Les divisions entre États membres pourraient aussi fragiliser la stratégie de découplage prônée par Bruxelles. Les gouvernements restent partagés sur la marche à suivre, notamment dans le secteur des technologies de l’information et de la communication (TIC). L’UE a proposé d’éliminer progressivement les fournisseurs chinois dits « à haut risque », comme Huawei ou ZTE, des infrastructures stratégiques. Pourtant, cette initiative suscite des réticences en Espagne et en Allemagne, où ces équipements sont déjà profondément intégrés dans les réseaux numériques.

Et maintenant ?

Les prochaines semaines seront décisives pour l’UE. Le 29 mai 2026, les commissaires européens doivent se réunir pour débattre d’une réponse coordonnée face à la Chine. Les discussions porteront notamment sur les moyens de rétablir un équilibre commercial, tout en évitant des représailles qui pourraient fragiliser davantage les industries européennes. Une chose est sûre : le coût politique et économique d’un découplage total avec Pékin s’annonce élevé, et les États membres devront trancher entre fermeté et pragmatisme.

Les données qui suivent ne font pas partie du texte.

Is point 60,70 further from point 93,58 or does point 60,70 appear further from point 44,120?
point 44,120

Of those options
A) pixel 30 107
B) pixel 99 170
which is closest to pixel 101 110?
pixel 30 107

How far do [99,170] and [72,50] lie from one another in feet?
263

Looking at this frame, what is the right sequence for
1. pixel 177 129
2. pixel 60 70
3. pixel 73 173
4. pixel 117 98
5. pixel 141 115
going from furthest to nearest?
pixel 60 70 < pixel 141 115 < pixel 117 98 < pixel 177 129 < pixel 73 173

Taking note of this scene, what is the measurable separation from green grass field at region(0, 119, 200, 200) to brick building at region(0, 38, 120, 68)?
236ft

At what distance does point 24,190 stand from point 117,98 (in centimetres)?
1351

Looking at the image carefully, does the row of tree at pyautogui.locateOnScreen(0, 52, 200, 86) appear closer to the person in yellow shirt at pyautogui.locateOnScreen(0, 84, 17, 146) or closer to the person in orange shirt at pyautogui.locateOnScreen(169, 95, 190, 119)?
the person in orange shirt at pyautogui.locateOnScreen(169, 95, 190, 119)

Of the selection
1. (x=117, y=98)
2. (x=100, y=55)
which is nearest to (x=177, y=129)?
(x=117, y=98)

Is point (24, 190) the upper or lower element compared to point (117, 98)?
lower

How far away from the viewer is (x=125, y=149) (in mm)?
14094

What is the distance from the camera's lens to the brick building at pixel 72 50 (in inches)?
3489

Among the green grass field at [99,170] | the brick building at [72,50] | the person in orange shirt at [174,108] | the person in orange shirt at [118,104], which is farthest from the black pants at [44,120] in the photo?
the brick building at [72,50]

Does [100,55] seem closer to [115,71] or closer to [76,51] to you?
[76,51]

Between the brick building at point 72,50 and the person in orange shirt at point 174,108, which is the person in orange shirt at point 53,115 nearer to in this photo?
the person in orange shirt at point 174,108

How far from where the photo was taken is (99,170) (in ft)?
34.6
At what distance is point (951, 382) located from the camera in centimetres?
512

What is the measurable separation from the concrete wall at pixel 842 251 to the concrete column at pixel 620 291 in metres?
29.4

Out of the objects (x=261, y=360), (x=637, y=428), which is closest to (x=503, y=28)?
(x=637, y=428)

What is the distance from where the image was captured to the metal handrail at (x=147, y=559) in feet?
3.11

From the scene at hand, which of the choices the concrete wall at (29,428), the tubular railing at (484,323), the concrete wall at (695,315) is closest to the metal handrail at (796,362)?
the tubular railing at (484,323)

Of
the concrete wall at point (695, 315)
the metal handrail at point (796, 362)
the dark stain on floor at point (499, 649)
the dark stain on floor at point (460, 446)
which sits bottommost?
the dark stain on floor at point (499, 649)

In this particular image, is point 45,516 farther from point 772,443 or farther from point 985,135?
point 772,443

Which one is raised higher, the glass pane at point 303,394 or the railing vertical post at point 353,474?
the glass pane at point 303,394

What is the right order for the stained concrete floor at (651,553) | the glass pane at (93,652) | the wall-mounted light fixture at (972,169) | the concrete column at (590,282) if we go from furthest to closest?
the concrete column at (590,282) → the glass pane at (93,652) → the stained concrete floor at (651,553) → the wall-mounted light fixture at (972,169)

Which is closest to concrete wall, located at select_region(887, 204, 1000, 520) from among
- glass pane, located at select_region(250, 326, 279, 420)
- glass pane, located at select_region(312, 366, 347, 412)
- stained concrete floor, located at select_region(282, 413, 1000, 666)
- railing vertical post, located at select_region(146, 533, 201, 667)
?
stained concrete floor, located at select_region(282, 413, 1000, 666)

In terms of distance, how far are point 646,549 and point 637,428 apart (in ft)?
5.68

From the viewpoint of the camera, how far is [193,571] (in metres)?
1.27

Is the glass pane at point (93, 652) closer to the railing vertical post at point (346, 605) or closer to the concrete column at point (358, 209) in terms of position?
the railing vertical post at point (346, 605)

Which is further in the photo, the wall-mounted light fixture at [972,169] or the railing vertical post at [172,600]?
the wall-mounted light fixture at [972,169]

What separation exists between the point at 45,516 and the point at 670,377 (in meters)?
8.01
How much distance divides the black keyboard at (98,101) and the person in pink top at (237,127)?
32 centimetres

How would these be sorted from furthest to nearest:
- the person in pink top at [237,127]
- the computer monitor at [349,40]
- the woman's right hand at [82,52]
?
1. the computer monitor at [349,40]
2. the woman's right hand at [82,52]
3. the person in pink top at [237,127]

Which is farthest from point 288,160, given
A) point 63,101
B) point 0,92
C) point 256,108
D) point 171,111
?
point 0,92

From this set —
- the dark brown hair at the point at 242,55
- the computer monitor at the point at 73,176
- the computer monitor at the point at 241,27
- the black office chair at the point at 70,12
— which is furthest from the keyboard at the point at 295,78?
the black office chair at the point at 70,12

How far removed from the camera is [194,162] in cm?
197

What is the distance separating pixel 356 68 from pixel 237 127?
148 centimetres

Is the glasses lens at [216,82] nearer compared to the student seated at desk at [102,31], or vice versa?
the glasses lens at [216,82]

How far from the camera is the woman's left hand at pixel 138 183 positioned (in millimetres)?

Reste à savoir si les capitales européennes parviendront à s’accorder sur une ligne commune. Les prochaines décisions de la Commission, attendues d’ici septembre 2026, pourraient en effet redéfinir les règles du jeu commercial entre l’UE et la Chine pour les années à venir.

La Commission européenne souhaite limiter les risques liés à la production excédentaire chinoise, qui menace des milliers d’emplois dans l’Union. En diversifiant ses approvisionnements, l’UE cherche à sécuriser ses chaînes de production face aux restrictions chinoises, comme celles imposées en 2025 sur les exportations de terres rares et de puces, essentielles pour les secteurs stratégiques.

L’industrie chimique, l’acier et les technologies de l’information sont particulièrement concernés. Les importations chinoises de produits chimiques ont augmenté de 81 % en cinq ans, tandis que l’acier et les puces électroniques font face à des surcapacités de production en Chine, poussant les prix à la baisse et menaçant les producteurs européens.